Presidential elections in America always garner a lot of media coverage, but the 2016 campaign is bringing new meaning to the phrase "media circus" thanks to the presence of media-friendly Republican hopeful Donald Trump. The campaign really builds up steam as the calendar flips from 2015 to 2016, which is when this real-time docuseries begins its look at the campaigns of Trump, Democratic hopeful Hillary Clinton and others vying for a chance to spend at least four years in the White House. The series follows key characters and stories from the campaigns, providing behind-the-scenes access into a world the public rarely sees in its weekly half-hour episodes. Executive producers of "The Circus" include political analysts/authors Mark Halperin and John Heilemann ("Game Change").
Before getting into cable news, Nicolle Wallace worked in politics, including as President George W. Bush's communications director during his administration and for his 2004 re-election campaign. That experience makes her an ideal choice to host this afternoon program that delivers up-to-the-minute political developments to viewers. She also leads conversations with Washington insiders and well-sourced journalists, including regular contributor Steve Kornacki. Each show's guests are "the people who make the most sense on any given day," according to Wallace.
Veteran political journalist Tucker Carlson hosts this nightly series that bears his name. Fox News describes the show as an "hour of spirited debate and powerful reporting," with Carlson taking on issues that viewers care about. He is joined by guests to help him discuss issues that don't seem to get much coverage in other parts of the media. Regular segments include Carlson calling out political correctness that goes too far and putting overblown social-media outrage in its place, all done in what the network calls "his signature style."
Drawing on her years as a prosecutor and her decades of experience as a journalist, Greta Van Susteren's weekday show features analysis of the day's biggest political stories. Van Susteren interviews distinguished officials from both sides of the aisle for a balanced discussion that provides clarity on where Washington insiders and leaders stand on critical issues. Van Susteren finishes each show with her "For the Record" segment, which highlights stories that viewers may not have seen reported elsewhere.
Originating from Los Angeles, this weekly program examines issues impacting the American government and society. It focuses on the impact of the populist movement in the U.S. and around the world. Host Steve Hilton leads discussions and debates about the week's top stories with a rotating panel of three experts. A recurring segment -- SwampWatch -- offers opinions and analysis on which industries, agencies and political groups in Washington, D.C., and beyond are affecting President Trump's campaign pledge to "drain the swamp."

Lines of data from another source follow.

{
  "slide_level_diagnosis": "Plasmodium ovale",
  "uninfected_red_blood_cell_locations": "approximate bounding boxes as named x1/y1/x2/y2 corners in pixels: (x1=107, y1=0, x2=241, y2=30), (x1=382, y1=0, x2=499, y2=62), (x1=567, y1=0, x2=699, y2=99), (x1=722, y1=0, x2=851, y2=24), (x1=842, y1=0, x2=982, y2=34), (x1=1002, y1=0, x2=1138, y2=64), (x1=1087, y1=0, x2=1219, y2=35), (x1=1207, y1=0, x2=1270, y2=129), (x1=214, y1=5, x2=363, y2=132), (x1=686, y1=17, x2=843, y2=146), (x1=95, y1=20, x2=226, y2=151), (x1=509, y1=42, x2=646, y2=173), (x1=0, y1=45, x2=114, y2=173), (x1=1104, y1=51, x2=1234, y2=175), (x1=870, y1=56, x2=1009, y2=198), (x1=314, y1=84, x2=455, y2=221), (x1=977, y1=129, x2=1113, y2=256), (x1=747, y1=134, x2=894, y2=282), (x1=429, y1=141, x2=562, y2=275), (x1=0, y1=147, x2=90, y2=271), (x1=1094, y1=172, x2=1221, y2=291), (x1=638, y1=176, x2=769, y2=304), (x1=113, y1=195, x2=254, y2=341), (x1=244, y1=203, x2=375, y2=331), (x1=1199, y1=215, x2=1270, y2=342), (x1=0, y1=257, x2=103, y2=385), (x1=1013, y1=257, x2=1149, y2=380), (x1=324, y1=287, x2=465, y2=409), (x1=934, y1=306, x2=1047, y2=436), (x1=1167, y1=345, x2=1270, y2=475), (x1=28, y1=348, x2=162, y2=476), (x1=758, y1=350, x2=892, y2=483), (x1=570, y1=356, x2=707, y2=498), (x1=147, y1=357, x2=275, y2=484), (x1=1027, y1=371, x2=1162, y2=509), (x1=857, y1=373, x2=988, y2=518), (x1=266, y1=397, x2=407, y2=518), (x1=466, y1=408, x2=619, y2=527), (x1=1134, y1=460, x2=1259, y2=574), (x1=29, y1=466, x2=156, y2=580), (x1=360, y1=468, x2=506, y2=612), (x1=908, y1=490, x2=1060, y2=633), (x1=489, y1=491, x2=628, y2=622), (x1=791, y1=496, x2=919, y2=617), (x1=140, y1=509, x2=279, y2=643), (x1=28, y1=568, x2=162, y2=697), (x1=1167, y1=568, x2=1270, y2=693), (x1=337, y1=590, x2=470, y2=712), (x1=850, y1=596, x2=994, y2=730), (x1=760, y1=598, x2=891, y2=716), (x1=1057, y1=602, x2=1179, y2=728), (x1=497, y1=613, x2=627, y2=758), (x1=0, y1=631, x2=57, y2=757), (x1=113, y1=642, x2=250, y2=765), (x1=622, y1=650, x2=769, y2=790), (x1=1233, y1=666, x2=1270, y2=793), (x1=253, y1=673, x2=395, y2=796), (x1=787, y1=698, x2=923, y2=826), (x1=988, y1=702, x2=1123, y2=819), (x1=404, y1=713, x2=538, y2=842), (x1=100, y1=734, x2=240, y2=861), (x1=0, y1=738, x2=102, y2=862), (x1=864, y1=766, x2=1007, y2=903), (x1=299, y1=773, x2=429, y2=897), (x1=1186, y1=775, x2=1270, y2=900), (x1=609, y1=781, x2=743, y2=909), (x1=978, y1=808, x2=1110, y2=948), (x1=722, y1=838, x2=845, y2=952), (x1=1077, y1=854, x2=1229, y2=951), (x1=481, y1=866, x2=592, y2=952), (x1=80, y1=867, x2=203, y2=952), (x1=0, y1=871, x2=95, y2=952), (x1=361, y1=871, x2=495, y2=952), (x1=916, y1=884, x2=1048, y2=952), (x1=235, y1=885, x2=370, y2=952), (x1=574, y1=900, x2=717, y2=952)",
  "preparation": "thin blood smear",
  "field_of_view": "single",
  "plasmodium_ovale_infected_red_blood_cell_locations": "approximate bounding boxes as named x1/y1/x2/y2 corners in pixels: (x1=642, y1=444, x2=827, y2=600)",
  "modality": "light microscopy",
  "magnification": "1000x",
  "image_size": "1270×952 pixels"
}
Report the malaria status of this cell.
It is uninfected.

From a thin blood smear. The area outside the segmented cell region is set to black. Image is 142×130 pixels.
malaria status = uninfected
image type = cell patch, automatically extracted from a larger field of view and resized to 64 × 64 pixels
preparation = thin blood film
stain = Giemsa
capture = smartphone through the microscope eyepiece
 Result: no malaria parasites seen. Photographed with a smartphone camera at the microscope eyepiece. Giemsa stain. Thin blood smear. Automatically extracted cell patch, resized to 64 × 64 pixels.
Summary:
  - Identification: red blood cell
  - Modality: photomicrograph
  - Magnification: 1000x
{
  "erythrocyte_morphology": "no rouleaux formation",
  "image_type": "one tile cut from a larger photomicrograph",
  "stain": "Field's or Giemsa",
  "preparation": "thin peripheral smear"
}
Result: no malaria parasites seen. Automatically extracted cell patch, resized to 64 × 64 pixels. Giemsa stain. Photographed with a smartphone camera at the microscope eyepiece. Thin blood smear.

CNN's lead political anchor Wolf Blitzer hosts this hourlong weekday program, taking viewers to the heart of the political news of the day as well as covering breaking news and international stories as they develop. Blitzer welcomes newsmakers and experts to discuss and analyze the stories that are driving today's news.
Bringing the insight and power of "Meet the Press" to MSNBC every weeknight, Chuck Todd looks at the key stories of the day with political newsmakers as they break down and analyze the issues facing U.S. and world leaders. The program features hard-hitting interviews -- a hallmark of Todd's Sunday program -- in addition to signature segments such as "I'm Obsessed With," which highlights topics about which Todd is especially passionate. With an acute understanding of the inner-workings of Washington, Todd explains how complex policy issues affect all Americans.
Hosted by CNN political commentator Van Jones, "The Messy Truth" is a series of town hall specials aimed at improving communication among people with different political and personal beliefs. Joined by well-known legislative leaders, Jones visits swing states like Ohio and Michigan to meet with residents who once supported President Obama but more recently voted for Donald Trump, letting the community members drive the conversation. That's just one way, Jones contends, to challenge assumptions and understand how people feel.